What to produce
Continue the lesson excerpt on delimiters and structured agent output, picking up directly after its final line.

Document passage
* BEGIN *

Delimiters are not decoration
When you do assemble several pieces into one prompt, separate them unambiguously — the book recommends triple backticks, XML-style tags, or --- markers — so the model can tell the instruction from the article from the tool output. A retrieved document that bleeds into your instructions is a classic prompt-injection surface (revisited under Guardrails, lesson 20): untrusted evidence must be visibly fenced off from trusted policy.

3 · The output must be a schema — parse, don't validate

This is the load-bearing idea of the lesson. The book states it directly: in an agent, structured output is what lets the model's answer become the next component's input. Without it, the model's "decision" is prose that some regex or your own re-prompting has to interpret — and that interpretation layer is where agents rot.

Concretely: do not ask the model to "explain what it wants to do." Make it return a typed object whose every field the downstream code already knows how to consume. For our running coding/research assistant, the very first decision each turn is a route, and its contract looks like this:

route_schema = {
  "route":       "answer_directly | retrieve | call_tool | ask_human | stop",
  "tool":        "name of the tool to call, required iff route == call_tool",
  "args":        "object matching the chosen tool's parameter schema",
  "confidence":  "number in [0, 1]",
  "reason":      "short, evidence-grounded justification",
  "missing_info":"list of facts still needed before acting",
  "risk":        "low | medium | high"

* END *

Recorded information
* BEGIN *

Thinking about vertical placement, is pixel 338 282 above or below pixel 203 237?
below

* END *

The response
}

# The model does NOT execute anything. It emits this object;
# the control loop (lesson 01) reads it and acts.
# Invalid JSON is not a route. It is a validation failure.
parsed = parse_json(model_output)        # may raise
decision = validate(parsed, route_schema)  # may raise

The book's recommended mechanism is Pydantic: define the schema as a typed Python model, then call Model.model_validate_json(llm_output) to parse and validate in one step. A field like confidence: float = Field(..., ge=0, le=1) or email: EmailStr is checked at the boundary; malformed output raises ValidationError instead of flowing onward as a plausible-looking lie.

from pydantic import BaseModel, Field, ValidationError
from typing import Literal, Optional

class Route(BaseModel):
    route: Literal["answer_directly","retrieve","call_tool","ask_human","stop"]
    tool: Optional[str] = Field(None, description="required iff route == call_tool")
    confidence: float = Field(..., ge=0.0, le=1.0)
    reason: str
    risk: Literal["low","medium","high"] = "low"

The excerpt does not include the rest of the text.